Anyway, enough of this grim preamble; where have we actually been for this inaugural restauranty post? To Mannaza, a relatively new Korean restaurant, just next to Newcastle’s Chinatown, that’s where.
This was, I think, the fourth time I’ve been to this place, so at the risk of de-jeopardising the jeopardy, it’s safe to say we like it. We first happened upon it via Groupon, or some such voucher-type deal, but unlike so many restaurants that you visit by the dubious magic of Groupon and then wish you hadn’t bothered with, this place was offering up some genuinely interesting fare. Unfamiliar with Korean food, we really enjoyed our first experience of Kimchi (so much so that I turned one of our home-grown cabbages into it), had a completely delicious spring onion salad, and had bowls of very tasty rice dishes. My initial, highly ignorant, impression of Korean food was that it’s similar to Chinese, but without the gloopy MSG-laden sauces and with a considerable focus on fermented things. Great.
Since that initial visit the restaurant has expanded and a whole bunch of Korean BBQ-enabled tables have been installed, which is a most exciting development. Korean BBQ basically consists of plates of raw, sometimes marinated meats, fish and veg being brought to the table, which you then grill yourself on a central hotplate. I’m not quite sure how this fits with food hygiene legislation, but who cares, it’s great fun. We, or at least I, was initially concerned not to look like a damn fool in front of a restaurant full of what I assumed to be Korean BBQ pros, but things cooked pretty quickly as everything was sliced thin, so you can’t really go wrong.
We had a plate of thinly pounded beef rib-eye with garlic and sesame oil sauce and one of king prawn, squid, scallop and vegetables, most of which had been doused in something not dissimilar to Hoi Sin. I overcooked the first batch of beef, but the second lot to hit the grill came off juicy and tender. All the seafood was nice, with the scallop and squid, which had been cut into neat squares and scored before it reached us, being the best. Some of what I enjoyed the most were the vegetables that came with the seafood; nothing special, they were just mushrooms, peppers, beansprouts and the like, but hot from the grill and slathered in hoi sin, they tasted great. We supplemented this with the ubiquitous kimchi, providing as only it can a great spicy funk, a sweet and sour king prawn dish which was pleasantly light and not at all cloying, and a couple of pots of plain steamed rice. We were here on another voucher deal (I know, I know; cheapskates innit), but had we been paying our way this lot would have come to about £40, including a glass of very unspectacular house plonk each.

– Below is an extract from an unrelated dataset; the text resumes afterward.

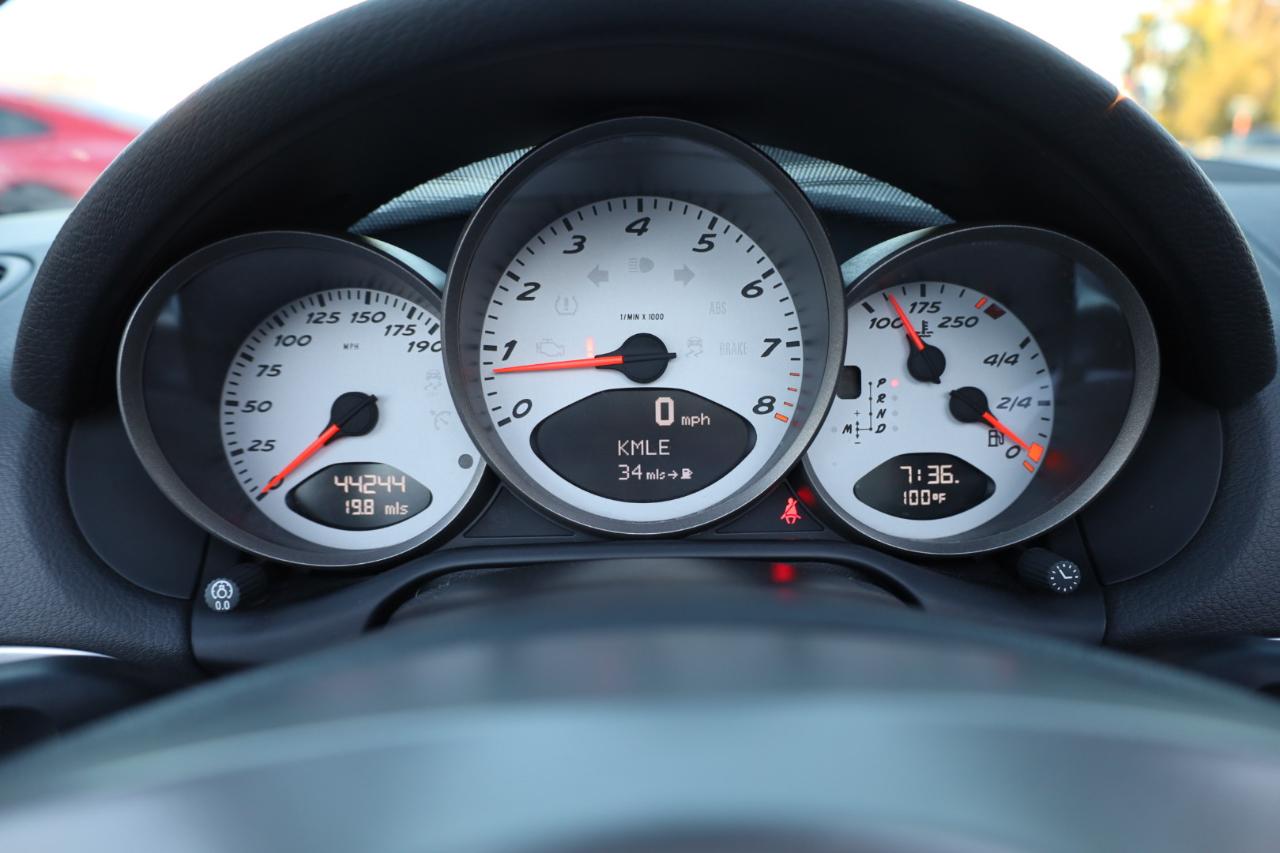Porsche Boxster S 2009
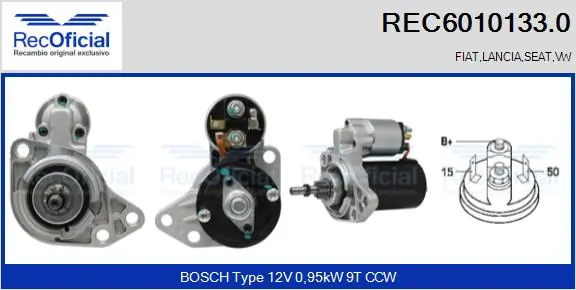REC60101330 Recoficial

|Squid, scallops and peppers being cooked on what looks here like a small sun. Reality wasn't quite that dramatic.|
The whole BBQ thing sets this place a bit apart in Newcastle. Although you can have your food cooked in front of you at one of a couple of Teppen Yaki Japanese places in town, there’s only so many times I want to be offered the opportunity to catch an egg in a chef’s hat, and these places aren’t exactly cheap. Mannaza is good value, and cooking your own dinner is very convivial and fun; we’ll definitely be taking visiting friends here in the future. Plus, added bonus, the website and menu offer up a few prime examples for connoisseurs of Chinglish (Kenglish?). “Come and experience this Korean blast in town” indeed.
The only downer about the place, depending on your views on such things, is that they do have a flat-screen tele on the wall, belting out the latest offerings from the Korean hit parade. Korean pop is replete with high energy choreography, that’s for sure. Unfortunately, it is also currently chock-full of something I don’t fully understand called “Gangnam Style”, which, in our 80 or so minutes in the place, we must have heard four times. Not-keen style.